= EXERCISE =
Repeat the listing below in full and exactly. Pictures are to be omitted.

= PROVIDED MATERIAL =
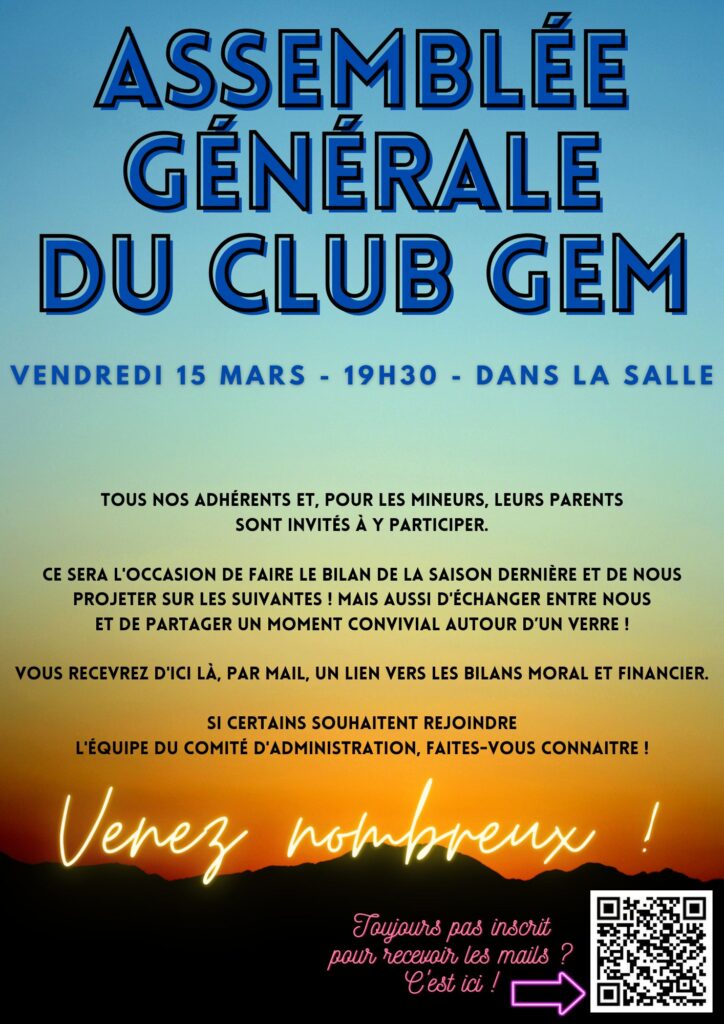 ASSEMBLÉE GÉNÉRALE DU CLUB GEM

VENDREDI 15 MARS - 19H30 - DANS LA SALLE

TOUS NOS ADHÉRENTS ET, POUR LES MINEURS, LEURS PARENTS SONT INVITÉS À Y PARTICIPER.

CE SERA L'OCCASION DE FAIRE LE BILAN DE LA SAISON DERNIÈRE ET DE NOUS PROJETER SUR LES SUIVANTES ! MAIS AUSSI D'ÉCHANGER ENTRE NOUS ET DE PARTAGER UN MOMENT CONVIVIAL AUTOUR D'UN VERRE !

VOUS RECEVREZ D'ICI LÀ, PAR MAIL, UN LIEN VERS LES BILANS MORAL ET FINANCIER.

SI CERTAINS SOUHAITENT REJOINDRE L'ÉQUIPE DU COMITÉ D'ADMINISTRATION, FAITES-VOUS CONNAITRE !

Venez nombreux !

Toujours pas inscrit pour recevoir les mails ? C'est ici !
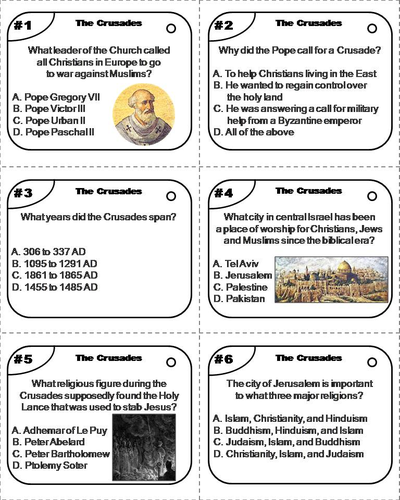 #1

The Crusades

What leader of the Church called all Christians in Europe to go to war against Muslims?

A. Pope Gregory VII
B. Pope Victor III
C. Pope Urban II
D. Pope Paschal II

#2

The Crusades

Why did the Pope call for a Crusade?

A. To help Christians living in the East
B. He wanted to regain control over the holy land
C. He was answering a call for military help from a Byzantine emperor
D. All of the above

#3

The Crusades

What years did the Crusades span?

A. 306 to 337 AD
B. 1095 to 1291 AD
C. 1861 to 1865 AD
D. 1455 to 1485 AD

#4

The Crusades

What city in central Israel has been a place of worship for Christians, Jews and Muslims since the biblical era?

A. Tel Aviv
B. Jerusalem
C. Palestine
D. Pakistan

#5

The Crusades

What religious figure during the Crusades supposedly found the Holy Lance that was used to stab Jesus?

A. Adhemar of Le Puy
B. Peter Abelard
C. Peter Bartholomew
D. Ptolemy Soter

#6

The Crusades

The city of Jerusalem is important to what three major religions?

A. Islam, Christianity, and Hinduism
B. Buddhism, Hinduism, and Islam
C. Judaism, Islam, and Buddhism
D. Christianity, Islam, and Judaism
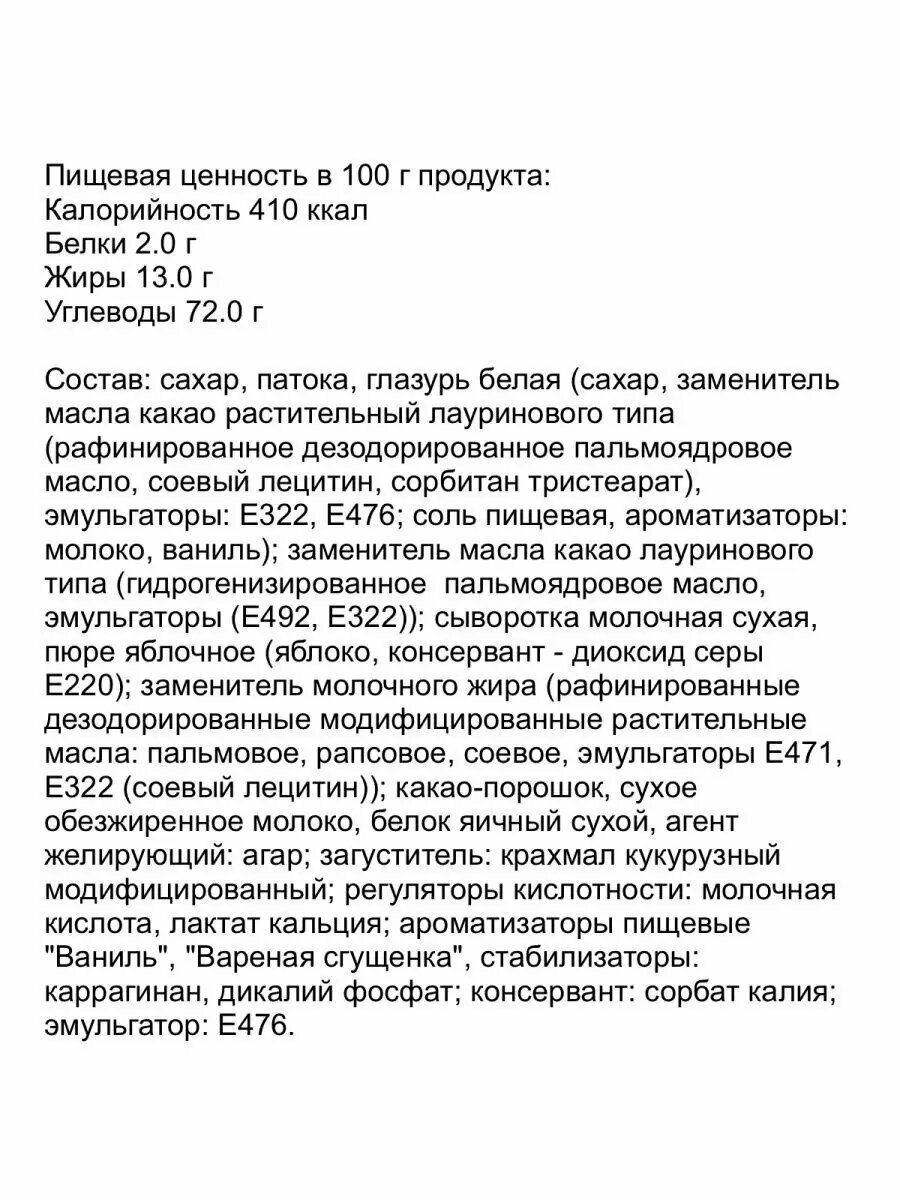 Пищевая ценность в 100 г продукта:
Калорийность 410 ккал
Белки 2.0 г
Жиры 13.0 г
Углеводы 72.0 г

Состав: сахар, патока, глазурь белая (сахар, заменитель масла какао растительный лауринового типа (рафинированное дезодорированное пальмоядровое масло, соевый лецитин, сорбитан тристеарат), эмульгаторы: Е322, Е476; соль пищевая, ароматизаторы: молоко, ваниль); заменитель масла какао лауринового типа (гидрогенизированное  пальмоядровое масло, эмульгаторы (Е492, Е322)); сыворотка молочная сухая, пюре яблочное (яблоко, консервант - диоксид серы Е220); заменитель молочного жира (рафинированные дезодорированные модифицированные растительные масла: пальмовое, рапсовое, соевое, эмульгаторы Е471, Е322 (соевый лецитин)); какао-порошок, сухое обезжиренное молоко, белок яичный сухой, агент желирующий: агар; загуститель: крахмал кукурузный модифицированный; регуляторы кислотности: молочная кислота, лактат кальция; ароматизаторы пищевые "Ваниль", "Вареная сгущенка", стабилизаторы: каррагинан, дикалий фосфат; консервант: сорбат калия; эмульгатор: Е476.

= ANSWER FOR THIS EXERCISE =
 ASSEMBLÉE GÉNÉRALE DU CLUB GEM

VENDREDI 15 MARS - 19H30 - DANS LA SALLE

TOUS NOS ADHÉRENTS ET, POUR LES MINEURS, LEURS PARENTS SONT INVITÉS À Y PARTICIPER.

CE SERA L'OCCASION DE FAIRE LE BILAN DE LA SAISON DERNIÈRE ET DE NOUS PROJETER SUR LES SUIVANTES ! MAIS AUSSI D'ÉCHANGER ENTRE NOUS ET DE PARTAGER UN MOMENT CONVIVIAL AUTOUR D'UN VERRE !

VOUS RECEVREZ D'ICI LÀ, PAR MAIL, UN LIEN VERS LES BILANS MORAL ET FINANCIER.

SI CERTAINS SOUHAITENT REJOINDRE L'ÉQUIPE DU COMITÉ D'ADMINISTRATION, FAITES-VOUS CONNAITRE !

Venez nombreux !

Toujours pas inscrit pour recevoir les mails ? C'est ici !
 #1

The Crusades

What leader of the Church called all Christians in Europe to go to war against Muslims?

A. Pope Gregory VII
B. Pope Victor III
C. Pope Urban II
D. Pope Paschal II

#2

The Crusades

Why did the Pope call for a Crusade?

A. To help Christians living in the East
B. He wanted to regain control over the holy land
C. He was answering a call for military help from a Byzantine emperor
D. All of the above

#3

The Crusades

What years did the Crusades span?

A. 306 to 337 AD
B. 1095 to 1291 AD
C. 1861 to 1865 AD
D. 1455 to 1485 AD

#4

The Crusades

What city in central Israel has been a place of worship for Christians, Jews and Muslims since the biblical era?

A. Tel Aviv
B. Jerusalem
C. Palestine
D. Pakistan

#5

The Crusades

What religious figure during the Crusades supposedly found the Holy Lance that was used to stab Jesus?

A. Adhemar of Le Puy
B. Peter Abelard
C. Peter Bartholomew
D. Ptolemy Soter

#6

The Crusades

The city of Jerusalem is important to what three major religions?

A. Islam, Christianity, and Hinduism
B. Buddhism, Hinduism, and Islam
C. Judaism, Islam, and Buddhism
D. Christianity, Islam, and Judaism
 Пищевая ценность в 100 г продукта:
Калорийность 410 ккал
Белки 2.0 г
Жиры 13.0 г
Углеводы 72.0 г

Состав: сахар, патока, глазурь белая (сахар, заменитель масла какао растительный лауринового типа (рафинированное дезодорированное пальмоядровое масло, соевый лецитин, сорбитан тристеарат), эмульгаторы: Е322, Е476; соль пищевая, ароматизаторы: молоко, ваниль); заменитель масла какао лауринового типа (гидрогенизированное  пальмоядровое масло, эмульгаторы (Е492, Е322)); сыворотка молочная сухая, пюре яблочное (яблоко, консервант - диоксид серы Е220); заменитель молочного жира (рафинированные дезодорированные модифицированные растительные масла: пальмовое, рапсовое, соевое, эмульгаторы Е471, Е322 (соевый лецитин)); какао-порошок, сухое обезжиренное молоко, белок яичный сухой, агент желирующий: агар; загуститель: крахмал кукурузный модифицированный; регуляторы кислотности: молочная кислота, лактат кальция; ароматизаторы пищевые "Ваниль", "Вареная сгущенка", стабилизаторы: каррагинан, дикалий фосфат; консервант: сорбат калия; эмульгатор: Е476.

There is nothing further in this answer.